As these two streams move through the brain side-by-side, they continually interface with each other. Each level receives the predictions from the level above it and the sense data from the level below it. Then each level uses Bayes’ Theorem to integrate these two sources of probabilistic evidence as best it can. This can end up a couple of different ways.

First, the sense data and predictions may more-or-less match. In this case, the layer stays quiet, indicating “all is well”, and the higher layers never even hear about it. The higher levels just keep predicting whatever they were predicting before.
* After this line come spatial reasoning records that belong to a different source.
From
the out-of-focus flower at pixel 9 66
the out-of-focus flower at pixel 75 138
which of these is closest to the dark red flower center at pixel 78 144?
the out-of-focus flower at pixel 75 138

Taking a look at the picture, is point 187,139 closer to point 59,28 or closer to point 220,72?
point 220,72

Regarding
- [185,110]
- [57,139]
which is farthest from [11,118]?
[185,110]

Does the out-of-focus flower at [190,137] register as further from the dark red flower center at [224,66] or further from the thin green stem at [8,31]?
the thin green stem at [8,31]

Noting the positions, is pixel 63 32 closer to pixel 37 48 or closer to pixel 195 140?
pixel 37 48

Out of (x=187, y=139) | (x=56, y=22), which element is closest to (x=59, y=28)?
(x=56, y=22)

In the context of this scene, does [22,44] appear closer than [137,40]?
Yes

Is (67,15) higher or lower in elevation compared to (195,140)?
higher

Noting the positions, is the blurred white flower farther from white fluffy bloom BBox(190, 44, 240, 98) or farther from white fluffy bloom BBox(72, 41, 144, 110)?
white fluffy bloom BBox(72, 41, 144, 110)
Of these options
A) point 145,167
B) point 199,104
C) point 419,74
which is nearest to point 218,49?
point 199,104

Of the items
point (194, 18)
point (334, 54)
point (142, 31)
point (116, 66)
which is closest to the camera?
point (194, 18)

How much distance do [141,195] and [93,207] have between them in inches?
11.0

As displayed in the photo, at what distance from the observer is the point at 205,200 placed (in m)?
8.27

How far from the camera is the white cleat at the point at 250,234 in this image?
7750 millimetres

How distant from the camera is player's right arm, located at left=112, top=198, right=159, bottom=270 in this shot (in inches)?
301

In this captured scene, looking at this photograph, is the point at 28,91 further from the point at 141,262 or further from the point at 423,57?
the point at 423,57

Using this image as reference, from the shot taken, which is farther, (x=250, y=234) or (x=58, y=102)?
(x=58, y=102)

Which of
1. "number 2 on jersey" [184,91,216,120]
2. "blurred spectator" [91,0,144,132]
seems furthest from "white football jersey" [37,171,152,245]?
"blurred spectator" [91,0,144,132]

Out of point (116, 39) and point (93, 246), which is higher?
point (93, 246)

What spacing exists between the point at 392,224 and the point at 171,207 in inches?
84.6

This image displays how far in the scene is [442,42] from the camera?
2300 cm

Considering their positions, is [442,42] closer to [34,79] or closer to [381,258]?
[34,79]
Second, low-precision sense data might contradict high-precision predictions. The Bayesian math will conclude that the predictions are still probably right, but the sense data are wrong. The lower levels will “cook the books” – rewrite the sense data to make it look as predicted – and then continue to be quiet and signal that all is well. The higher levels continue to stick to their predictions.

Third, there might be some unresolvable conflict between high-precision sense-data and predictions. The Bayesian math will indicate that the predictions are probably wrong. The neurons involved will fire, indicating “surprisal” – a gratuitiously-technical neuroscience term for surprise. The higher the degree of mismatch, and the higher the supposed precision of the data that led to the mismatch, the more surprisal – and the louder the alarm sent to the higher levels.
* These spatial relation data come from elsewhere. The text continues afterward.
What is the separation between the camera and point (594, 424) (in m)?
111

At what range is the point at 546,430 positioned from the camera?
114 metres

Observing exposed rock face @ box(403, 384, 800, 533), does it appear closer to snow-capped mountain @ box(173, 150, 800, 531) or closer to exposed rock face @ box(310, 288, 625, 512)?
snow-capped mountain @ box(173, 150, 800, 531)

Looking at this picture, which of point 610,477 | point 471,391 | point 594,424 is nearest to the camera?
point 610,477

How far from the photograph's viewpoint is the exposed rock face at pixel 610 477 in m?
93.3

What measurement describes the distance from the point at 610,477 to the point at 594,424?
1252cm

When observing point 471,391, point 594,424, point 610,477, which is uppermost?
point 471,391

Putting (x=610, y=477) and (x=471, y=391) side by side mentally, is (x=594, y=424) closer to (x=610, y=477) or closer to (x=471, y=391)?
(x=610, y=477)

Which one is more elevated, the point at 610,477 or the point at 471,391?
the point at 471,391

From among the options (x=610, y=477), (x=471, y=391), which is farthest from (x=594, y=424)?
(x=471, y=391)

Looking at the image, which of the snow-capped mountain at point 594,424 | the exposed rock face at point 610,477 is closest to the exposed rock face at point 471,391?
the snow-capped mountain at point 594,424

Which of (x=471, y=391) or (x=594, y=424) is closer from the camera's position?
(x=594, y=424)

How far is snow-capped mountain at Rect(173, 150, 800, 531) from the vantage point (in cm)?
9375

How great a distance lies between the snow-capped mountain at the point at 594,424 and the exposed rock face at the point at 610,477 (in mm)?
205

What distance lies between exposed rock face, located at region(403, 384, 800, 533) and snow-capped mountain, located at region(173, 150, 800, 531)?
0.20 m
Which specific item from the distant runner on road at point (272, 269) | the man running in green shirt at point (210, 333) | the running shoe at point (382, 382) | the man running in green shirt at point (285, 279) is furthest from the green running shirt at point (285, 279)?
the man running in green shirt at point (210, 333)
When the higher levels receive the alarms from the lower levels, this is their equivalent of bottom-up sense-data. They ask themselves: “Did the even-higher-levels predict this would happen?” If so, they themselves stay quiet. If not, they might try to change their own models that map higher-level predictions to lower-level sense data. Or they might try to cook the books themselves to smooth over the discrepancy. If none of this works, they send alarms to the even-higher-levels.

All the levels really hate hearing alarms. Their goal is to minimize surprisal – to become so good at predicting the world (conditional on the predictions sent by higher levels) that nothing ever surprises them. Surprise prompts a frenzy of activity adjusting the parameters of models – or deploying new models – until the surprise stops.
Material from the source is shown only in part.